§ **TAREFAS A RESOLVER**:
a - Altere o excerto transcrevendo-o desde "Isabel Capeloa Gil, Reitora" até "pertence aos bárbaros.", inclusive, e pondo "estrangeiros" no lugar de "bárbaros".
b - Responda, com base no excerto, às seguintes perguntas:
(i) Que cargo ocupa Isabel Capeloa Gil?
(ii) Em que publicação saiu o texto?
(iii) Onde é que, segundo o texto, nos habituámos a ver a guerra?
──────── EXCERTO SELECIONADO ────────
"O dia em que a guerra começou"

Católica no Porto
"O dia em que a guerra começou"
Quarta-feira, 23 de Fevereiro de 2022 in Diário de Notícias Online

Isabel Capeloa Gil, Reitora da Universidade Católica Portuguesa.
22-02-2022 não é o feliz dia dos 2, mas o dia em que a guerra começou. Para a geração que cresceu num continente europeu em tempo de paz, a guerra constitui um evento distante no tempo, na geografia, na etnia. A guerra é o evento distante que afeta os outros. Os que não são como nós. Os de raça diferente, religião diversa, costumes distantes e exóticos. Os que são belicosos e, portanto, pouco civilizados. A guerra pertence aos bárbaros.
Num mundo hipersofisticado em que a realidade parece ser um efeito secundário dos artifícios do metaverso, a Europa que se autodestruiu há quase cem anos, habituou-se ao seu cordão sanitário. A sua cultura e economia do bem-estar, o respeito pelo Estado de direito, pela democracia e pela dignidade das pessoas deram-lhe um sentido - falso - de inviolabilidade. A Europa quer ser o espaço do acolhimento dos exilados, dos refugiados, o continente confiante na sua superioridade moral. Aprendendo com os erros do passado conflitual, queremos ser plataforma de contacto e abertura. Mas não o conseguimos. Habituámo-nos, com sobranceria, a ver a guerra na televisão, no cinema. A distanciá-la da vivência do nosso seguro e feliz quotidiano. A roçá-la quando interpelados pelo olhar ferido do exilado, de quem imediatamente nos afastamos. Somos, afinal, hipócritas.
──────── MATERIAL FORNECIDO ────────
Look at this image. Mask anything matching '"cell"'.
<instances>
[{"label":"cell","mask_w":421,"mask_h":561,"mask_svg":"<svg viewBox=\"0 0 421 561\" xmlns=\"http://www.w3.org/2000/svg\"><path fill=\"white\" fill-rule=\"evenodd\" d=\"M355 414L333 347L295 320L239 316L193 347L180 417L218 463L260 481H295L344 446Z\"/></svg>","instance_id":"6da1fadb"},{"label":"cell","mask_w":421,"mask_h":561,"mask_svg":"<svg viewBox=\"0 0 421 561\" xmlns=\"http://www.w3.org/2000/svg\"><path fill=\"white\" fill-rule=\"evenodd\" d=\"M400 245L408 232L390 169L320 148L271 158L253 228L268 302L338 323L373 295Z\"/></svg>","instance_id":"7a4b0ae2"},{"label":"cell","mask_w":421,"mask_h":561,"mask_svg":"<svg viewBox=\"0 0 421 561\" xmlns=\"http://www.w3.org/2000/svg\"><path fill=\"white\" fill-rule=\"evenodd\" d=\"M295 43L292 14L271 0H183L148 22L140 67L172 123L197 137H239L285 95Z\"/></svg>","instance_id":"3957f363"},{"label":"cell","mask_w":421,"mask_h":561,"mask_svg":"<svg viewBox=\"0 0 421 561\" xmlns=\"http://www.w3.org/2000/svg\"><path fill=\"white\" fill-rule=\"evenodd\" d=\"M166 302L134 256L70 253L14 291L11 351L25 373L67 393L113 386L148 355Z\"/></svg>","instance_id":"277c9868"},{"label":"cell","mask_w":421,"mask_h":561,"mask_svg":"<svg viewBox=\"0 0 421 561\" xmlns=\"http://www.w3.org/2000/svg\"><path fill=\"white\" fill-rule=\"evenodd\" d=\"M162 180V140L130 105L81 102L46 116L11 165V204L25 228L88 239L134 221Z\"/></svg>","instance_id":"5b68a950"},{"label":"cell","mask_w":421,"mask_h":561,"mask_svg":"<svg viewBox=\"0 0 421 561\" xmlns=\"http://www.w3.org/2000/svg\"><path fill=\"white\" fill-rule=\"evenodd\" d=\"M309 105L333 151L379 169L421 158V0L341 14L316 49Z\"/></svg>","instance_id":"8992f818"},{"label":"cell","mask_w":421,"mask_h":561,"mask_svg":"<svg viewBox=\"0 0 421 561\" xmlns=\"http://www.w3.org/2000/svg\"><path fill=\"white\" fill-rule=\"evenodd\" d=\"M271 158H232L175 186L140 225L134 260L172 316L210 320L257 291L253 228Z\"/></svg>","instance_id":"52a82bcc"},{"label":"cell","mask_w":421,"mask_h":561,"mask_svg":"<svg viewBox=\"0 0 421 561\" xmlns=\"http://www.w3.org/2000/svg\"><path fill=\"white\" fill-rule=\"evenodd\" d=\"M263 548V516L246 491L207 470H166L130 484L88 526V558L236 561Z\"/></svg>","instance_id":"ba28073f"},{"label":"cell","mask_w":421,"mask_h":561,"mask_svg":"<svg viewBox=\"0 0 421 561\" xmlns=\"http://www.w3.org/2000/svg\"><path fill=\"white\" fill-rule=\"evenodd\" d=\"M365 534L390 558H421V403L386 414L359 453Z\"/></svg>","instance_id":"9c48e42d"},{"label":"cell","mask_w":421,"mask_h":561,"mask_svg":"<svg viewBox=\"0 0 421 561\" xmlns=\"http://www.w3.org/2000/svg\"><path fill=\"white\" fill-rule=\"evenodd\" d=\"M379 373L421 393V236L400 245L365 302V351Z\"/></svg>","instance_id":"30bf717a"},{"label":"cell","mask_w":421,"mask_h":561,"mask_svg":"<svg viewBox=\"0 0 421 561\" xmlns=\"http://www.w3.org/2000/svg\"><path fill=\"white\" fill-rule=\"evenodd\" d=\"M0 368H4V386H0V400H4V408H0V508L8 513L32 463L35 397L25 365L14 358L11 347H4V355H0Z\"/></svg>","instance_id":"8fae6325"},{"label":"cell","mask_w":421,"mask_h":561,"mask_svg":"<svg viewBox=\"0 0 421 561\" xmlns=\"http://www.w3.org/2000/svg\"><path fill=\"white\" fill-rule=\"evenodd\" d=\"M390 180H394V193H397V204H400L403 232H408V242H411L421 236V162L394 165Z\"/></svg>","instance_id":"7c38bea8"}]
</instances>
────────
§ **RESPOSTAS POR TAREFA**:
a -
Isabel Capeloa Gil, Reitora da Universidade Católica Portuguesa.
22-02-2022 não é o feliz dia dos 2, mas o dia em que a guerra começou. Para a geração que cresceu num continente europeu em tempo de paz, a guerra constitui um evento distante no tempo, na geografia, na etnia. A guerra é o evento distante que afeta os outros. Os que não são como nós. Os de raça diferente, religião diversa, costumes distantes e exóticos. Os que são belicosos e, portanto, pouco civilizados. A guerra pertence aos estrangeiros.

b -
(i) Reitora da Universidade Católica Portuguesa.
(ii) No Diário de Notícias Online.
(iii) Na televisão e no cinema.